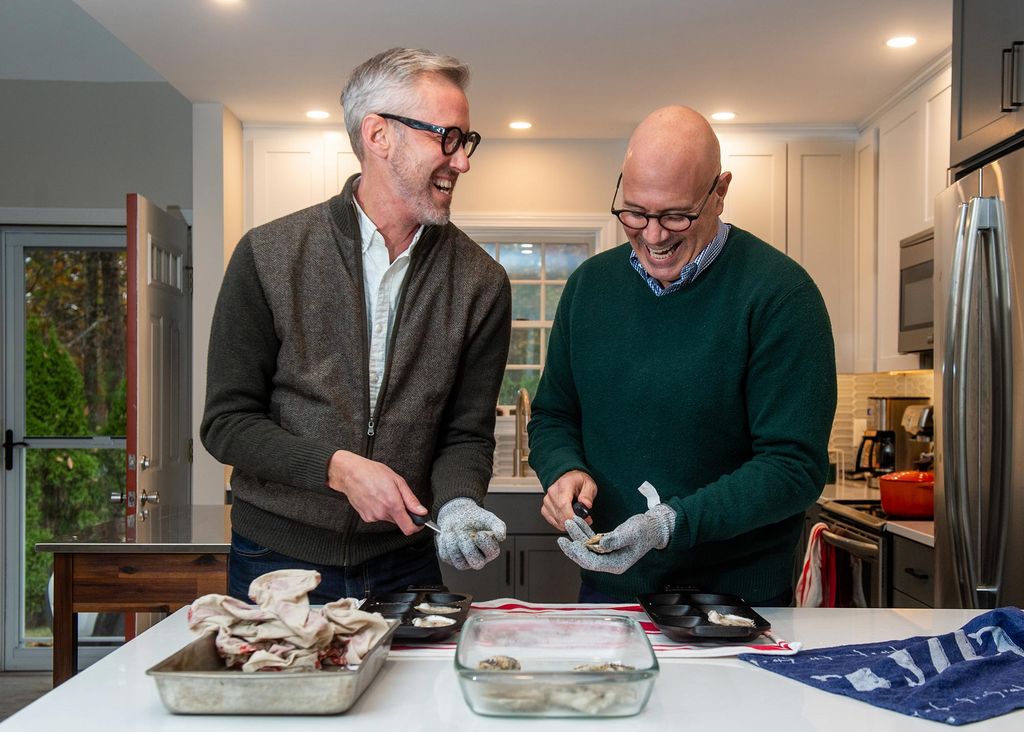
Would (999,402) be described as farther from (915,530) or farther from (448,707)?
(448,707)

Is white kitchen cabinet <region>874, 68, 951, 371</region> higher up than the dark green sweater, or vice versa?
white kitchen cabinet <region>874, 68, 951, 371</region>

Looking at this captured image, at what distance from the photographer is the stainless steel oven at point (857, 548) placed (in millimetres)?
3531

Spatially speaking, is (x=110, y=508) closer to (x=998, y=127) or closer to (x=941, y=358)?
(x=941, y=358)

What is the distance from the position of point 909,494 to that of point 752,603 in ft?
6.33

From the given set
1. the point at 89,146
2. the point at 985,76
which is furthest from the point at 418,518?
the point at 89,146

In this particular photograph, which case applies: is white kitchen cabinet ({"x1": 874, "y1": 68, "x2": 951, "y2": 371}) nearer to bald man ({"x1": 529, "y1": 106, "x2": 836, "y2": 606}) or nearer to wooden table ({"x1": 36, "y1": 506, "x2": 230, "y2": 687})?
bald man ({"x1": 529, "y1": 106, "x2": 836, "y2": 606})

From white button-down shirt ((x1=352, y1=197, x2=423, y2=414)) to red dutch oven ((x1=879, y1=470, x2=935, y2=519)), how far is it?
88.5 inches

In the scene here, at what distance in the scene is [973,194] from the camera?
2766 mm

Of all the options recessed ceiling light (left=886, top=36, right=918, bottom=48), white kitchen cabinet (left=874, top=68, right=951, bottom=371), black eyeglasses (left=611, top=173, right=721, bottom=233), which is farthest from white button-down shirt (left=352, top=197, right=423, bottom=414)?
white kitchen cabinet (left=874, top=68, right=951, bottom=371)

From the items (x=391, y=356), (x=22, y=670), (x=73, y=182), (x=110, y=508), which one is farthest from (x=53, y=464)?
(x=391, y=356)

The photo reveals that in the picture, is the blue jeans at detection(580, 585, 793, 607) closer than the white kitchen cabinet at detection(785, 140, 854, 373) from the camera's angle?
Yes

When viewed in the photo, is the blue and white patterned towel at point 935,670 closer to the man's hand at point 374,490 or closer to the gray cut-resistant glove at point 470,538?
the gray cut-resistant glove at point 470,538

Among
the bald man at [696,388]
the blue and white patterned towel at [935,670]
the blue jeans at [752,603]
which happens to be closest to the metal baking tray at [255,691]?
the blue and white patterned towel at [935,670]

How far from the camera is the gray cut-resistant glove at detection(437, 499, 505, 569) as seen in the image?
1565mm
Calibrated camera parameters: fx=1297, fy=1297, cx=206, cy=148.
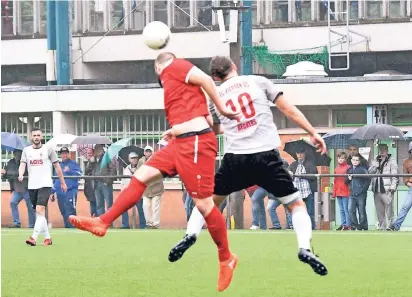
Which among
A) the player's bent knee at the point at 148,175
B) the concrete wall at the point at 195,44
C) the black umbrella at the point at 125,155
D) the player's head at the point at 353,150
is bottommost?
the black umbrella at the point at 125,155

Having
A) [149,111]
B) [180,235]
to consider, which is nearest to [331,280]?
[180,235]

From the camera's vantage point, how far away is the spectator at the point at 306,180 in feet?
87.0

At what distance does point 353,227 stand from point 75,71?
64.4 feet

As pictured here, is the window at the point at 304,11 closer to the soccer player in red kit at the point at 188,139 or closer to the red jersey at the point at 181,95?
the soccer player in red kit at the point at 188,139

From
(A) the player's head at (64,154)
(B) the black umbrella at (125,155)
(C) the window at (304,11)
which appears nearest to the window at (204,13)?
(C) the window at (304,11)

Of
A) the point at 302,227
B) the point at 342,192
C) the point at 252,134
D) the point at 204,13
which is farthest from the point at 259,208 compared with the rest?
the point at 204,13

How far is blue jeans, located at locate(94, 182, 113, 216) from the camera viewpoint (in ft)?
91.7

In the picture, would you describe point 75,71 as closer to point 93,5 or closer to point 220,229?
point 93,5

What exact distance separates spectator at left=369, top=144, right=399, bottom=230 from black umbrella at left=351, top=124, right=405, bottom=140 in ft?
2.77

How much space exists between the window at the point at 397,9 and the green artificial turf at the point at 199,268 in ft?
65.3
----
**Exercise instructions:** Can you write out the data above again with "stainless steel oven" swapped for "silver oven" everywhere, changing nothing else and omitting the pictures?

**Correct answer:**
Would (999,402) be described as farther from (915,530) or farther from (448,707)?
(448,707)

Is white kitchen cabinet <region>874, 68, 951, 371</region> higher up than the dark green sweater, or vice versa?
white kitchen cabinet <region>874, 68, 951, 371</region>

Looking at this captured image, at what distance from the photographer is the silver oven at point (857, 548) placed (in millimetres)?
3531

Spatially speaking, is (x=110, y=508) closer to (x=998, y=127) or closer to (x=941, y=358)?
(x=941, y=358)

What is the distance from the position of point 909,494 to that of point 752,603 in ft?
6.33

From the given set
1. the point at 89,146
2. the point at 985,76
which is furthest from the point at 418,518?
the point at 89,146

In this particular photograph, which case applies: is white kitchen cabinet ({"x1": 874, "y1": 68, "x2": 951, "y2": 371}) nearer to bald man ({"x1": 529, "y1": 106, "x2": 836, "y2": 606}) or nearer to wooden table ({"x1": 36, "y1": 506, "x2": 230, "y2": 687})?
bald man ({"x1": 529, "y1": 106, "x2": 836, "y2": 606})

From white button-down shirt ((x1=352, y1=197, x2=423, y2=414)) to red dutch oven ((x1=879, y1=470, x2=935, y2=519)), how far is it?
88.5 inches

In the scene here, at what distance in the scene is [973,194] from the camera?
2766 mm

Of all the options recessed ceiling light (left=886, top=36, right=918, bottom=48), white kitchen cabinet (left=874, top=68, right=951, bottom=371), black eyeglasses (left=611, top=173, right=721, bottom=233), which is farthest from white button-down shirt (left=352, top=197, right=423, bottom=414)?
white kitchen cabinet (left=874, top=68, right=951, bottom=371)

From the items (x=391, y=356), (x=22, y=670), (x=73, y=182), (x=110, y=508), which one is farthest from (x=53, y=464)?
(x=391, y=356)

The photo reveals that in the picture, is the blue jeans at detection(580, 585, 793, 607) closer than the white kitchen cabinet at detection(785, 140, 854, 373) from the camera's angle?
Yes

When viewed in the photo, is the blue and white patterned towel at point 935,670 closer to the man's hand at point 374,490 or closer to the gray cut-resistant glove at point 470,538?
the gray cut-resistant glove at point 470,538

Among
the bald man at [696,388]
the blue and white patterned towel at [935,670]
the blue jeans at [752,603]
which happens to be closest to the metal baking tray at [255,691]?
the blue and white patterned towel at [935,670]

How far from the camera is the gray cut-resistant glove at detection(437, 499, 505, 569) as seen in the image?
1565mm
Calibrated camera parameters: fx=1297, fy=1297, cx=206, cy=148.
Which among
A) the player's bent knee at the point at 148,175
B) the concrete wall at the point at 195,44
C) the black umbrella at the point at 125,155
D) the player's head at the point at 353,150
is bottommost?
the black umbrella at the point at 125,155

Having
A) [149,111]
B) [180,235]
to consider, which is nearest to [331,280]?
[180,235]

From the camera's vantage point, how far away is the spectator at the point at 306,180 in feet?
87.0

At what distance does point 353,227 stand from point 75,71?
64.4 feet

As pictured here, is the window at the point at 304,11 closer to the soccer player in red kit at the point at 188,139 or closer to the red jersey at the point at 181,95?
the soccer player in red kit at the point at 188,139

From
(A) the player's head at (64,154)
(B) the black umbrella at (125,155)
(C) the window at (304,11)
which appears nearest to the window at (204,13)?
(C) the window at (304,11)

Of
A) the point at 302,227
B) the point at 342,192
C) the point at 252,134
D) the point at 204,13
which is farthest from the point at 259,208 compared with the rest?
the point at 204,13

How far is blue jeans, located at locate(94, 182, 113, 216) from the camera viewpoint (in ft)?
91.7

In the picture, would you describe point 75,71 as closer to point 93,5 or closer to point 220,229?
point 93,5

What exact distance separates spectator at left=369, top=144, right=399, bottom=230 from black umbrella at left=351, top=124, right=405, bottom=140 in ft?
2.77

How much space exists between the window at the point at 397,9 and the green artificial turf at the point at 199,268 in ft?
65.3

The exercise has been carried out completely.